§ **What the exercise asks**: Reproduce verbatim the passage of the synthetic biology project excerpt below, starting at "4. Manufacturing Project" and ending at "for biological technology?".

§ **Excerpted text**:
  3. Health or Medicine Project
    Many health and medical problems might best be addressed by improved biological technologies. What can synthetic biology do?
  4. Manufacturing Project
    Have you ever heard of nanotechnology? Well, biology is a nanotechnology that already exists, and that actually works. The ribosome is a programmable nanoassembler embedded within a reproducing machine. Could we responsibly use biology to manufacture useful products, from the nanoscale (atoms) to the decascale (buildings and bridges)? What can biology be programmed to manufacture?
  5. New Application Project
    We're guessing that you have great ideas that nobody has ever thought about, or if they have they forgot to tell somebody else. Can you imagine an entirely new application area for biological technology?
  6. Foundational Advance
    Just thirty-five years ago, scientists could not cut and paste pre-existing fragments of genetic material like we can today. The discovery and application of DNA recombination allowed us to assemble new genes. The synthetic biology community needs other enabling technologies that help to make new accomplishments possible. What are other types of basic tricks does nature use? Have you discovered and applied one that could revolutionize synthetic biology?
  7. Informational Processing Project
    The diversity and abundance of biological properties, behaviors, and parts presents a huge information processing challenge. Has your project led to an innovative system that allows us to navigate and use lots of information quickly and effectively?


Special Prizes

  1. Best New BioBrick, Natural
    Most genetically-encoded functions have not yet been converted to BioBrick parts. In fact, most genes in the natural environment have likely not ever been sequenced. Thus, there are *many* opportunities to find new, cool, and important genetically encoded functions, and refine and convert the DNA encoding these functions into BioBrick standard biological parts.
  2. Best New BioBrick Device, Engineered
    New BioBrick Devices can be made by combining existing BioBrick Parts. For example, Inverters, Amplifiers, Smell Generators, Protein Balloon Generators, Senders, Receivers, Actuators, and so on.
  3. Best Human Practices Advance
    Will the world be a safe place if we make biology easy to engineer? How do the lessons of the past inform the discussion going forward? Think beyond just convincing people that “synthetic biology is good.” Find a new way to help human civilization consider, guide, and address the impacts of ongoing advances in biotechnology.

§ **Stored data entries**:
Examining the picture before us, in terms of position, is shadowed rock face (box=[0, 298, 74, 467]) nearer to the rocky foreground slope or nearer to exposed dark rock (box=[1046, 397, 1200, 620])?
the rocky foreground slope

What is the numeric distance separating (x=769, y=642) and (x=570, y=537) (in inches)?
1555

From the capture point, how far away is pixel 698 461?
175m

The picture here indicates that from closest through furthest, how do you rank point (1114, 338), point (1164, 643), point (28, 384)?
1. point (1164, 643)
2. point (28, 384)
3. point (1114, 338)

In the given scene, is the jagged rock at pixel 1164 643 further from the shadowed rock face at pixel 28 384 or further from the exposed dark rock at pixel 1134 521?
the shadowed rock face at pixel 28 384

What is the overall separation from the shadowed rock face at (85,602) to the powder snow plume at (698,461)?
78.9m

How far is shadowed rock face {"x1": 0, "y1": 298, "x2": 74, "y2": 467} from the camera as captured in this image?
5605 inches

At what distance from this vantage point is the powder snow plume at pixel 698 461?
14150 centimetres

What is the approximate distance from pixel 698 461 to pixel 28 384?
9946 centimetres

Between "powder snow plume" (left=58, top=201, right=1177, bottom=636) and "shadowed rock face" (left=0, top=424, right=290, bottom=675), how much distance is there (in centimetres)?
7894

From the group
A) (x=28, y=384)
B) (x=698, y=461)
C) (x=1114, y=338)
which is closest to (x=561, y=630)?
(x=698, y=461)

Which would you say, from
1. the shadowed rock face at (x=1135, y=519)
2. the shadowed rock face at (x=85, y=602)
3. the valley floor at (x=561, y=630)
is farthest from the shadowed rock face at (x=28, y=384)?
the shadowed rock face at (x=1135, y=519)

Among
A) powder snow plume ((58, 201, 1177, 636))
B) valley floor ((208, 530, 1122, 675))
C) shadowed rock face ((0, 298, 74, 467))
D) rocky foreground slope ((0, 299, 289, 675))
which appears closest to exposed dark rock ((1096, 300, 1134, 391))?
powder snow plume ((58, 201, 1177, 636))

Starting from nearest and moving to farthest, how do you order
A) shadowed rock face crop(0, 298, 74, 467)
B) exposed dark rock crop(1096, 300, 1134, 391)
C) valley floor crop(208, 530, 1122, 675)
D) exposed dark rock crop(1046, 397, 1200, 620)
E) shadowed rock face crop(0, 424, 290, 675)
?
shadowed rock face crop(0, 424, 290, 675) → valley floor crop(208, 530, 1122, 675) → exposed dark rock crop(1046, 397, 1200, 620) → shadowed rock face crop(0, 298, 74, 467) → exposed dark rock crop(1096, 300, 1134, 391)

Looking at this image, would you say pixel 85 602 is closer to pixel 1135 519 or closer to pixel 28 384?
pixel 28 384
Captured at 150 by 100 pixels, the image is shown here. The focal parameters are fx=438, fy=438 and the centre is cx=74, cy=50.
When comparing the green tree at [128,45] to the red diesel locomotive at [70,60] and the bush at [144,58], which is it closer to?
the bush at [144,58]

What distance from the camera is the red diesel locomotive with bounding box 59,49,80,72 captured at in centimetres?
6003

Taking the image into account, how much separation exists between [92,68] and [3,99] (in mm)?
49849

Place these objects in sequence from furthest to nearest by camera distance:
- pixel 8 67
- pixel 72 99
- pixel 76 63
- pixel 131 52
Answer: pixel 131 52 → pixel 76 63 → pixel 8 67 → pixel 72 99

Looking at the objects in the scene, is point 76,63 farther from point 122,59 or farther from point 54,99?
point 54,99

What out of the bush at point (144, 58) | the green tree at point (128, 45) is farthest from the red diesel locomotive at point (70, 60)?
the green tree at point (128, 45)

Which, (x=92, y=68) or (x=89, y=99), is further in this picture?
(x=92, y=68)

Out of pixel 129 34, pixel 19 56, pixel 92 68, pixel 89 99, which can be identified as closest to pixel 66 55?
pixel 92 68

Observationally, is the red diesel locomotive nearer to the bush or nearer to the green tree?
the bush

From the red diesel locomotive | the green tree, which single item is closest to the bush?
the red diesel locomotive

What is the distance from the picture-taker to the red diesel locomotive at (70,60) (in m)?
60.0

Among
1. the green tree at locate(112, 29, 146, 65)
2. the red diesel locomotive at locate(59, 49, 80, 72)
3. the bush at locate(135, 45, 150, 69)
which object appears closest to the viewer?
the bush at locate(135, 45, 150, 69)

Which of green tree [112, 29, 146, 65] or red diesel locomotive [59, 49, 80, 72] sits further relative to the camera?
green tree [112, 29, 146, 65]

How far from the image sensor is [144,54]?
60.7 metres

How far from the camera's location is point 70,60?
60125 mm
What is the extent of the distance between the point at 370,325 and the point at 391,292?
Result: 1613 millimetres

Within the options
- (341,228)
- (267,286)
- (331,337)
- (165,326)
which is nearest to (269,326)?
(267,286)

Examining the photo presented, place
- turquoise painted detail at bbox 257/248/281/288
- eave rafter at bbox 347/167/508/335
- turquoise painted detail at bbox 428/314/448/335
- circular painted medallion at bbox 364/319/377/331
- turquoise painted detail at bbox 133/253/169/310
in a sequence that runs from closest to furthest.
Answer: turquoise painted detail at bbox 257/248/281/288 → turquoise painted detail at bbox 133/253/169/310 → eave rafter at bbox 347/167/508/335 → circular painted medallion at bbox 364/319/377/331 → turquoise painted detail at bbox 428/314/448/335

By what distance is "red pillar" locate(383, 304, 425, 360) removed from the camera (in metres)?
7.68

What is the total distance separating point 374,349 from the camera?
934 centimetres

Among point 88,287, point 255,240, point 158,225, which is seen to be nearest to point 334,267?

§ **Written answer**:
4. Manufacturing Project
    Have you ever heard of nanotechnology? Well, biology is a nanotechnology that already exists, and that actually works. The ribosome is a programmable nanoassembler embedded within a reproducing machine. Could we responsibly use biology to manufacture useful products, from the nanoscale (atoms) to the decascale (buildings and bridges)? What can biology be programmed to manufacture?
  5. New Application Project
    We're guessing that you have great ideas that nobody has ever thought about, or if they have they forgot to tell somebody else. Can you imagine an entirely new application area for biological technology?